Cette fois elle le regarda et, en effet, se souvint de ce visage plein et avenant, de ce sourire paisible qu'elle n’eut aucune peine à habiller aux couleurs d’autrefois.

- Joachim Donner !… Oh oui, je me souviens ! Vous étiez de ceux dont mon frère réclamait le plus souvent les services. Quand je suis revenue à Hanovre, après avoir appris sa disparition, je me suis rendue directement à sa demeure et je n’ai plus rencontré âme qui vive. Qu’étiez-vous devenus, vous, ses serviteurs ?

- Deux jours après son départ on nous a fait savoir qu’il s’absentait pour longtemps, que la maison serait fermée et que nous devions rentrer au palais dont, soit dit en passant, la plupart d’entre nous avaient été détachés.

- Et vous n’en avez pas été surpris ?

- Si, naturellement… et désolés aussi. Nous étions bien chez M. le comte. Ce qui n’est vraiment pas le cas ici ou à Herrenhausen. En dépit de ses coups de gueule c’était un plaisir de le servir… et davantage encore Mademoiselle !

- Aucun de vous n’est allé chez Mme de Platen ?

- Deux, mais, outre qu’ils ne venaient pas des palais, j’ai toujours été persuadé qu’ils sortaient de chez elle et qu’ils étaient là pour surveiller notre maître.

- Je me demande s’il existe un endroit à Hanovre où elle n’a pas d’espions…

- Pas seulement à Hanovre. L’époux de la dame est premier ministre, ce qui lui permet d’élargir ses vues.

Sortis du Leineschloss par une petite porte, on fut rapidement devant la maison Stohlen où Hilda devait veiller si l’on en jugeait par les deux fenêtres éclairées. Aurore se tourna vers Joachim et, d’un geste spontané, lui tendit une main que, confus, il osa à peine toucher :

- Merci de m’avoir ramenée à bon port, Donner ! Puis-je vous demander de me rendre encore un service ?

- Ce que Mademoiselle voudra. C’est au sien que j’aimerais revenir !

- Il pourrait se faire. J’habite l’hôtel Wrangel à Hambourg… Et au sujet de ce service, je voudrais que vous veilliez sur mon pseudo-maître. Je ne serai tranquille que lorsqu’il sera rentré…

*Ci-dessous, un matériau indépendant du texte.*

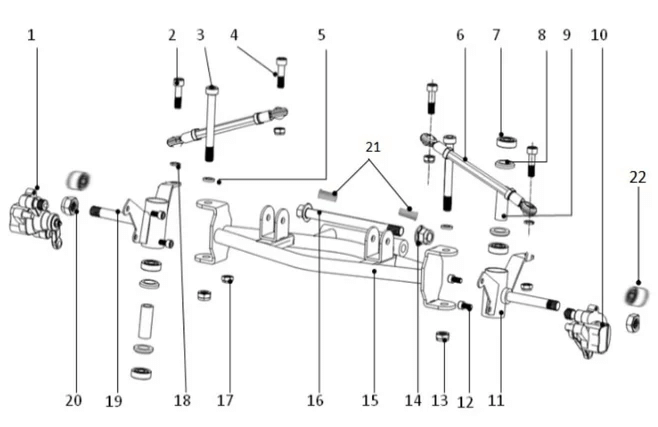 1
2
3
4
5
6
7
8
9
10
21
22
20
19
18
17
16
15
14
13
12
11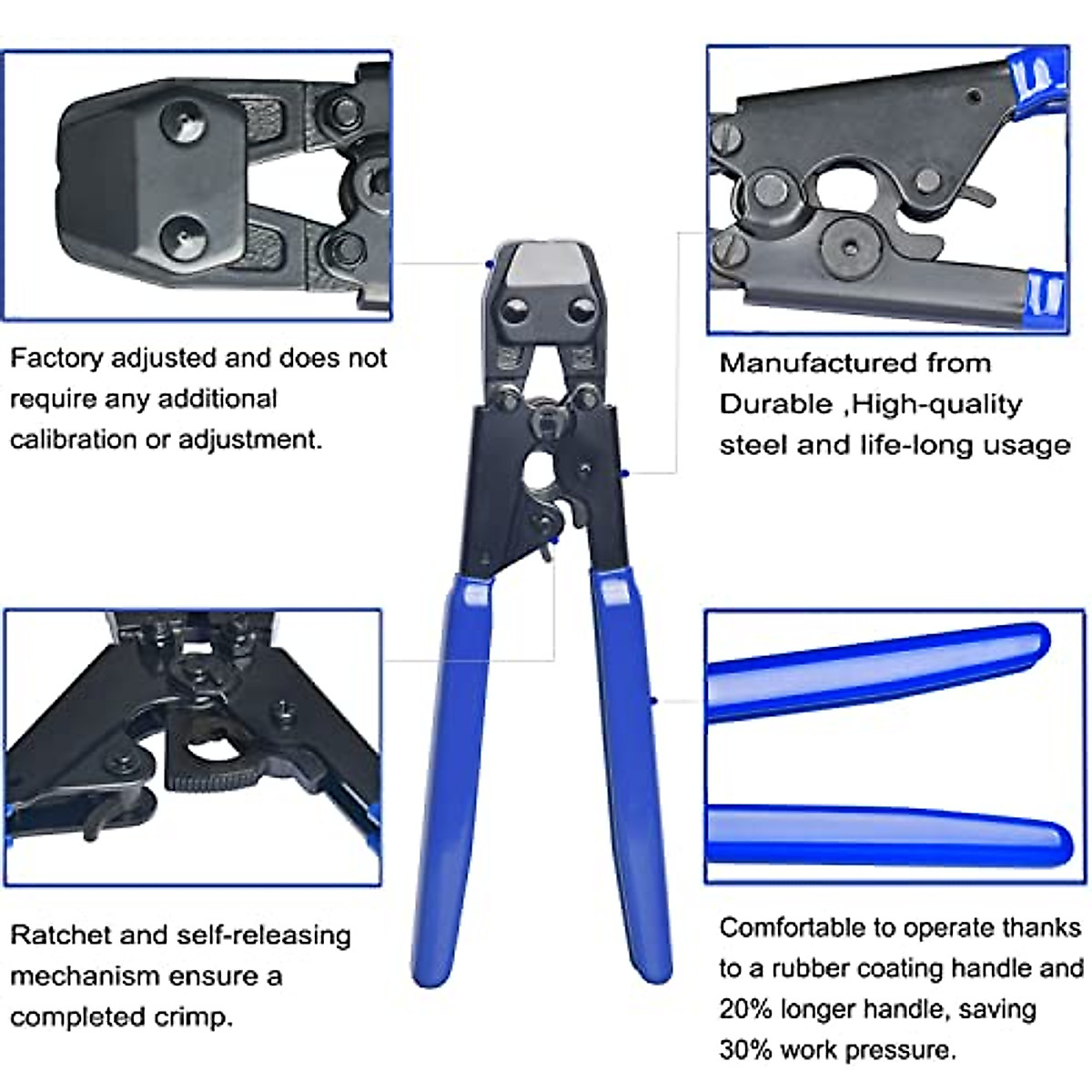 Factory adjusted and does not require any additional calibration or adjustment.

Manufactured from Durable ,High-quality steel and life-long usage

Ratchet and self-releasing mechanism ensure a completed crimp.

Comfortable to operate thanks to a rubber coating handle and 20% longer handle, saving 30% work pressure.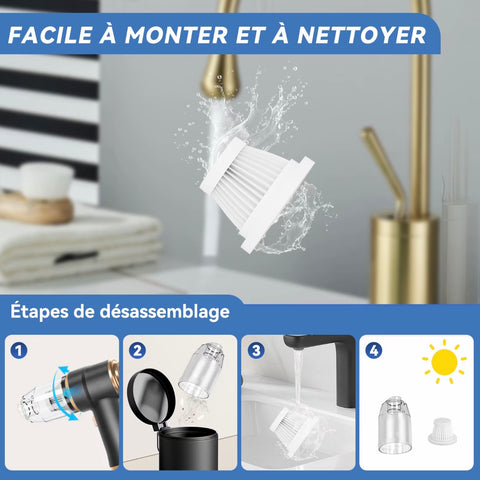 FACILE À MONTER ET À NETTOYER

Étapes de désassemblage

1

2

3

4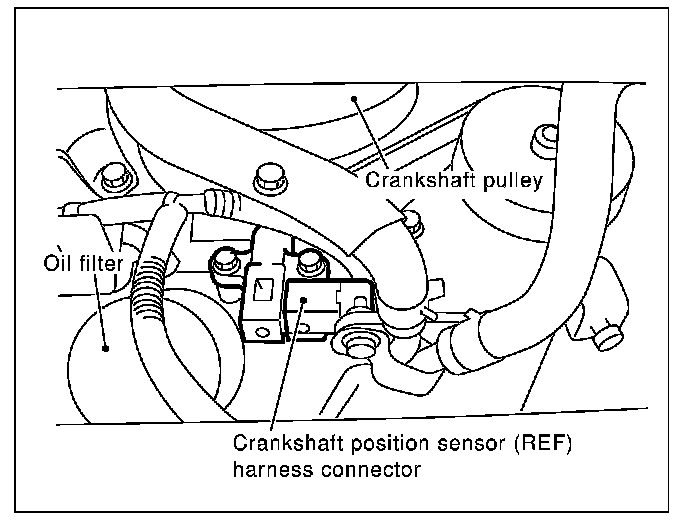 Crankshaft pulley

Oil filter

Crankshaft position sensor (REF) harness connector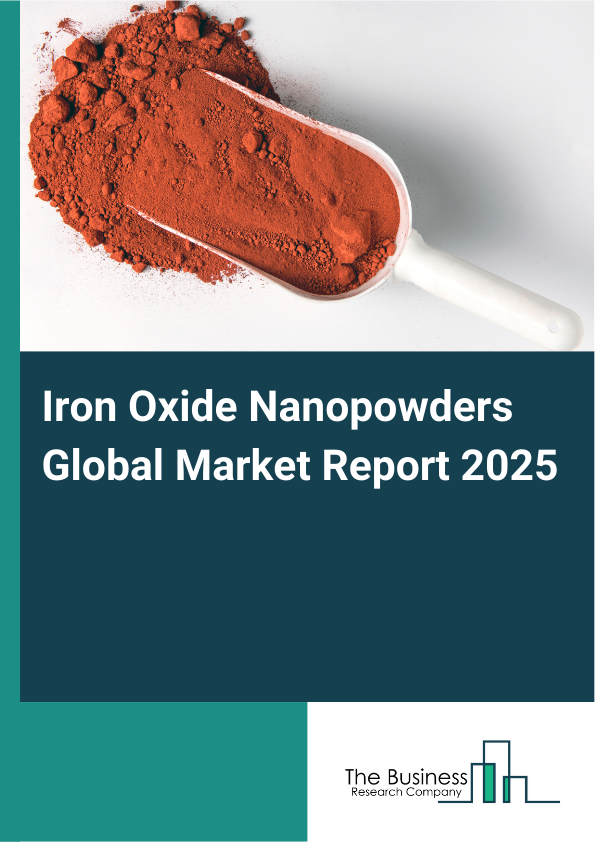 Iron Oxide Nanopowders Global Market Report 2025

The Business
Research Company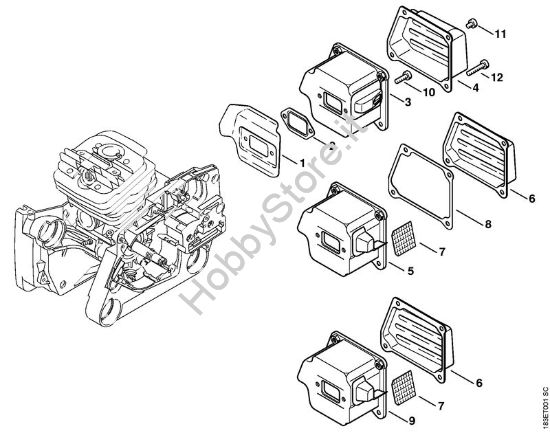 11
12
10
4
3
2
1
6
8
7
5
6
7
9
HobbyStore.it
183ET001 SC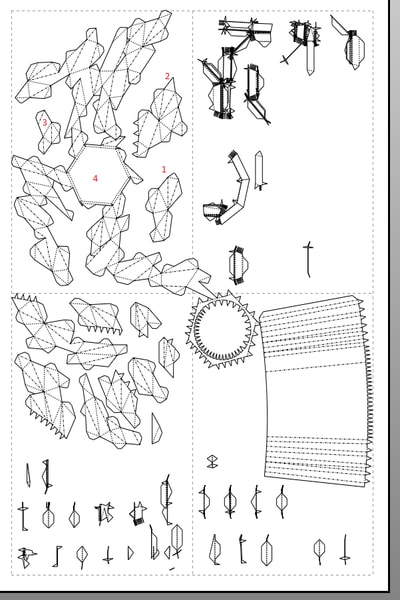 2
3
4
1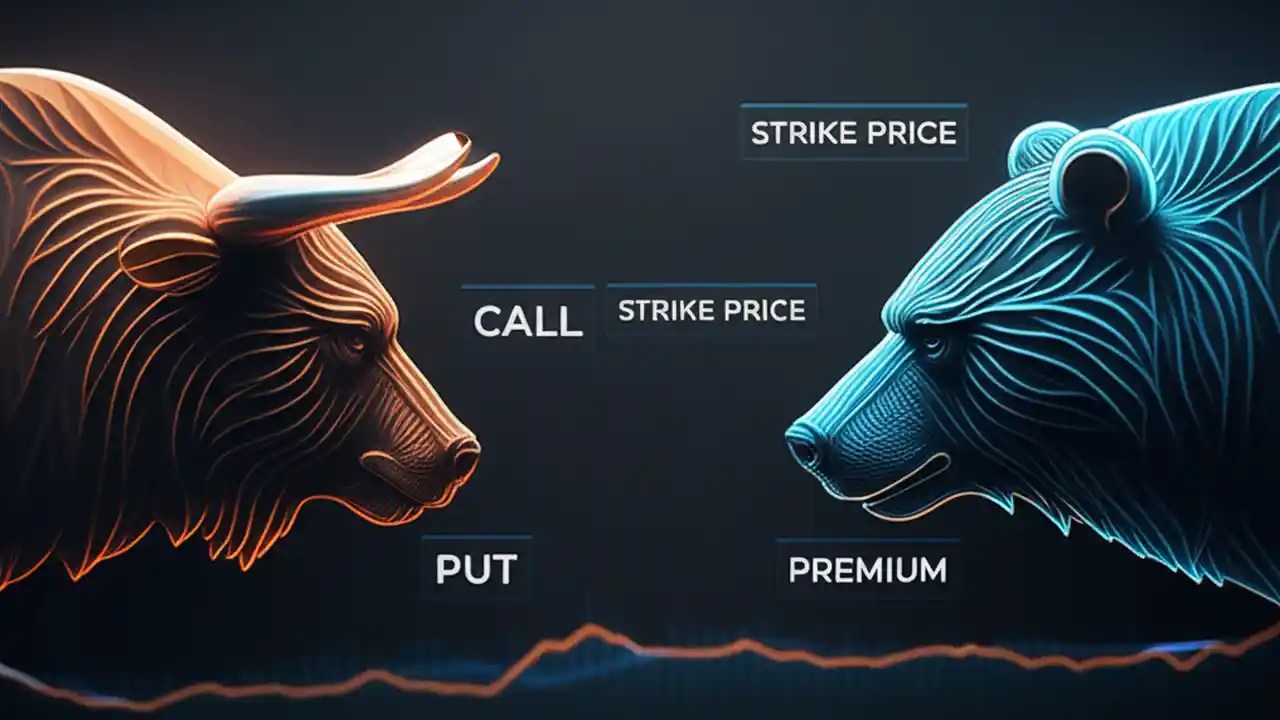 STRIKE PRICE

CALL

STRIKE PRICE

PUT

PREMIUM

- Je ferai de mon mieux mais, si Mademoiselle la comtesse le permet, je ne serai tranquille, moi, que lorsqu’elle aura quitté cette ville !

- Demain matin si tout va bien. Moi aussi j’ai hâte de partir.

Elle retint de justesse le « quoique » qui lui venait. Ce garçon lui était sympathique et elle savait que Philippe le voyait ainsi, mais la prudence conseillait de ne pas trop se livrer. Pour le moment il en savait assez et elle le laissa s’enfoncer dans la rue obscure. Quant à ce qu’elle avait failli confier imprudemment, c’était son envie soudaine d’aller rôder autour de « Monplaisir », la riche demeure des Platen à mi-chemin entre le Leineschloss et Herrenhausen, mais cela ne l’aurait avancée à rien. En dépit du fait que les maîtres étaient absents, la maison devait être étroitement gardée. Surtout si elle recelait le trésor que Lastrop n’avait jamais vu arriver. Ce qui, après ce qu’elle venait de voir, ne faisait plus le moindre doute pour Aurore.